Neuf meilleur fournisseur que Free sur le social

Vie des entreprises | Match | publié le : 01.04.2007 | Anne Fairise

Au coude à coude sur le marché d'Internet, les deux concurrents divergent sur les RH. À la politique contractuelle bien rodée de l'ex-industriel s'oppose le modèle balbutiant de l'ancienne start-up Free.

Pas question d'être absent de la prochaine révolution Internet. À partir de ce mois-ci, l'opérateur téléphonique Neuf Cegetel propose aux Parisiens, pour 29,90 euros, une connexion tellement rapide (50 mégabits par seconde) qu'elle permettra de télécharger des films entiers en quelques minutes. Sans surprise, sa formule, qui intègre aussi des appels illimités vers les fixes en France et des chaînes TV, est complètement calquée sur celle de Free, attendue pour juin mais annoncée avec fracas depuis la rentrée 2006. Même volonté de Neuf de prendre la main sur le marché d'Internet haut débit : en s'engageant, en mars, à la gratuité des interventions techniques à domicile ou du délai d'attente sur sa hot line, il entend bien damer le pion à Free, poursuivi en 2006 par des adhérents d'UFC-Que choisir afin qu'il améliore son service client…

Dans l'ombre d'Orange, l'enseigne de France Télécom qui détient la moitié du marché d'Internet haut débit pour les particuliers, Free et Neuf se livrent une concurrence acharnée avec, respectivement, 19 % et 18,1 % de part de marché. Fin 2006, leur portefeuille n'affichait qu'un mince écart de 106 000 abonnés. À l'image du bouillonnant secteur des télécoms, ces challengers, nés il y a moins de dix ans et tous deux cotés en Bourse, ont connu un développement très rapide et disposent de leur propre réseau.

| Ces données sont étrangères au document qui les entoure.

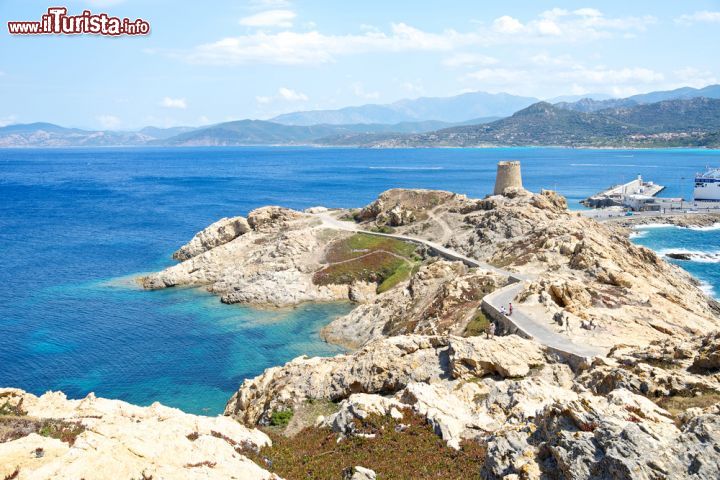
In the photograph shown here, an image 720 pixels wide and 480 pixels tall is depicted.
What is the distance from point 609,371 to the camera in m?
26.5

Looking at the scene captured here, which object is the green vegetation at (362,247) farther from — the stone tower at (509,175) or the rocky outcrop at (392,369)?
the rocky outcrop at (392,369)

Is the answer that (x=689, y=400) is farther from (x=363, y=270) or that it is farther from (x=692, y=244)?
(x=692, y=244)

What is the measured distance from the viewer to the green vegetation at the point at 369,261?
74000mm

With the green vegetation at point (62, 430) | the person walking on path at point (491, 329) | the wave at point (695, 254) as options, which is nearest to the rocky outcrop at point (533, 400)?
the person walking on path at point (491, 329)

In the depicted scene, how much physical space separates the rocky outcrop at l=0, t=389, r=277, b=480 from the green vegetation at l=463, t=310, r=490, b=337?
71.4ft

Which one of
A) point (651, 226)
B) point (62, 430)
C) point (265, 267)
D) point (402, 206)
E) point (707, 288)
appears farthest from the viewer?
point (651, 226)

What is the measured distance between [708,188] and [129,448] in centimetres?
15583

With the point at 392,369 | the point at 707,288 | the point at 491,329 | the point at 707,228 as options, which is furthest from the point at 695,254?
the point at 392,369

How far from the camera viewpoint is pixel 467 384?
28953 millimetres

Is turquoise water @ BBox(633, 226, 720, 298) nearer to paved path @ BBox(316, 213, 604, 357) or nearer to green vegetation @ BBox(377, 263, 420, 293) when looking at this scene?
paved path @ BBox(316, 213, 604, 357)

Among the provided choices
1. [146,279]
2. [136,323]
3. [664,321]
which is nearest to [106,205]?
[146,279]

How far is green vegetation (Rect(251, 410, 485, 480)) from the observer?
19484 millimetres

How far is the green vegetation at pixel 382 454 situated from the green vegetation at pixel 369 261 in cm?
4772

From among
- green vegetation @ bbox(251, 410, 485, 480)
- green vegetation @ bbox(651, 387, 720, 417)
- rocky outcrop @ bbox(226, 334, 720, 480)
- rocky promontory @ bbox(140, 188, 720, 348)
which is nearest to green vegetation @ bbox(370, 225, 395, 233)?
rocky promontory @ bbox(140, 188, 720, 348)
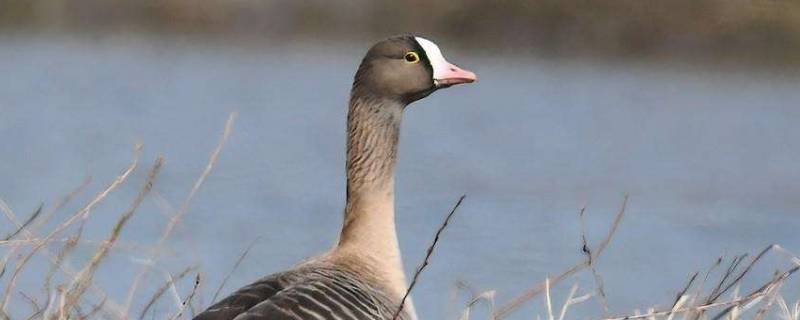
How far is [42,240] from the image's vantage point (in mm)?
3922

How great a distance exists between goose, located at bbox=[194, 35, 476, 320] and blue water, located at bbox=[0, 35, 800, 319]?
86.8 inches

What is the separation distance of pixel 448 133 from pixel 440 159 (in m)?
2.03

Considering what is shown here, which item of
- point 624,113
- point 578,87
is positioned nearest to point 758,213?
point 624,113

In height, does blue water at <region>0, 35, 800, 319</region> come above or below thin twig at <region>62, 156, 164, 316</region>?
below

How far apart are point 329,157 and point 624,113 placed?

Mais là s'arrêtent les similitudes entre le groupe Neuf Cegetel, présidé par Jacques Veyrat, un X-Ponts de 43 ans passé par le ministère de l'Équipement, et Iliad, la maison mère de Free fondée par l'iconoclaste Xavier Niel, 40 ans, qui a bâti sa fortune en créant des services de Minitel rose. Car le positionnement, la gestion des ressources humaines et la culture même des deux sociétés divergent.

Poseur de câbles le long de la Seine

Le grand public a toujours été l'unique cible d'Iliad, spécialiste de l'édition de services Minitel, de l'exploitation de bases de données et de messageries, qui a pris en 1999 le virage Internet et y a gagné d'emblée ses galons d'agitateur, en lançant un accès… free, gratuit. Neuf, en revanche, cultive ses racines industrielles de constructeur. Le livret d'accueil remis aux recrutés en témoigne : il s'ouvre sur la photo de la première barge à avoir déployé de la fibre optique en bord de Seine. C'était en 1998 le pari de LDCom, filiale du groupe de négoce Louis-Dreyfus, qui a décidé de bâtir, le long des fleuves, un réseau concurrent de celui de France Télécom. Avant de se tourner en 2002 vers les particuliers, le futur Neuf Cegetel a d'abord loué ses fibres optiques à d'autres opérateurs et vendu téléphonie fixe et accès à Internet aux entreprises. Pour avoir développé le réseau le plus important, quelque 45 000 kilomètres, Neuf affiche des effectifs trois fois supérieurs à ceux de Free. Et composés à 80 % de cadres, à la différence de son rival, qui aligne autant de non-cadres.

Un meilleur rapport de proximité

À cela, une bonne raison : Iliad-Free est l'unique fournisseur d'accès à Internet à ne pas avoir externalisé sa plate-forme d'assistance commerciale et technique, bref sa hot line, Centrapel, qui atteint le millier de salariés. « C'est une grande fierté de Free de l'avoir dans ses murs. Conserver un rapport de proximité est essentiel », martèle sa dirigeante, Angélique Berge.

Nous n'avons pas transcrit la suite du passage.